**THE TASK:** Translate this sentence from the text on the film Glassland into Spanish: "No one is particularly articulate for a good long while in the movie but you begin to read ever more into the limited exchanges."

**SUPPLIED TEXT:**
══════

Breaking News: Someone finally gave Toni Collette something to act onscreen again. She has lines and emotions and everything. (Tammy and Hitchcock -- never forget!). But I'm jumping too far ahead since Glassland takes some time to come around to her story. When we finally get to it she all but dares you to listen with hostile self-pity in an amazing and amazingly lengthy monologue. [More...]
But first Glassland follows a young man named John (Jack Reynor) who tells us in voice over that "It's been lonely. I've worked a lot of hours. I can't do this anymore" We watch him asleep and then groggily toss and turning, tapping his fingers impatiently and then tip toeing through his own house as if he doesn't want to intrude or worries what he might awaken. Having attended several festivals I instantly worried that the following 88 minutes after the sleepy opening would be just as lethargic. But though Glassland never pretends it isn't anything other than a bleak Irish indie about dead-end monotonous lives, it finds non-drowsy ways of being a noteworthy member of that totally bummer genre.
The direction in particular is fine with the camera and framing carefully attuned to the gestural expression of its actors, their body language, the ways they look at each other... or don't. In one terrific sequence, when John drinks with his mother, director Gerard Barrett and his editor employ a brutally effective cut to differentiate between a heightened "special" family moment and the hard reality. No one is particularly articulate for a good long while in the movie but you begin to read ever more into the limited exchanges. John is constantly worried about his alcoholic mother; when we first meet her she's passed out in her own vomit... so things are just grand.
Though his home life is filled with random dramatic explosions of feelings, and his unruly best friend Shane (Will Poulter, infinitely more impressive than he was in the Maze Runner) gives the film some needed levity, John's life is otherwise thoroughly monotonous and that's well conveyed in tiny shard like scenes often using drowned out sounds for its numbing effect (he drives a cab, for example, but you never hear any vocal exchanges - not even when fares enter the cab). He's at the end of his rope with his mother, who he wants to rescue but how?
John films his mother with his phone in one super explosive scene wherein she cries out for the alcohol he's removed from the house."Where is it. Why can't you mind your own business" Collette is fearless totally letting the woman's animalistic need rise to the surface and then flaunt itself for maximum self-degradation or just possibly the desire to spread her hurt around. Much to the screenplay's credit, though it's subtle and I didn't realize it at first, the film pairs this too-raw explosion of human suffering with the son's own breakdown later in the film. "You're breaking my heart every single day."
I can't imagine ever wanting to see the movie again: its goals are modest, it's a bleak ride, and one late film detour was too ambiguously eery and then ambiguously hopeful to not feel grafted on. But those two scenes are just gut-wrenching. Everywhere else Jack Reynor (future star) ably carries the movie until Collette intermittently pops up to seize the camera and devour her desperate son's entire life force. One ache from Glassland will stay with me: This is what Toni Collette is capable of and far too few filmmakers are interested in letting her show it. Hollywood, you're breaking my heart every single day.

══════

**PROVIDED MATERIAL:**
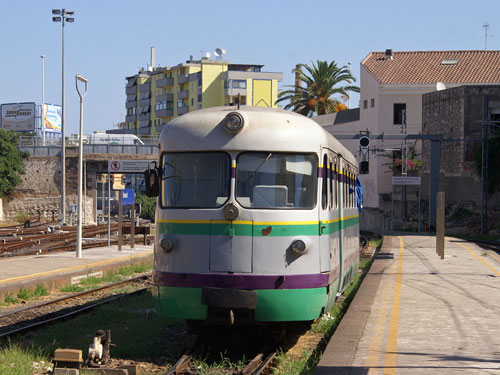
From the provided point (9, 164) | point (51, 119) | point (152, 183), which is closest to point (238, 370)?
point (152, 183)

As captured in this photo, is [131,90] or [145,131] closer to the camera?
[145,131]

══════

**ANSWER SPACE:** Nadie es especialmente elocuente durante un buen rato en la película, pero uno empieza a leer cada vez más en los escasos intercambios.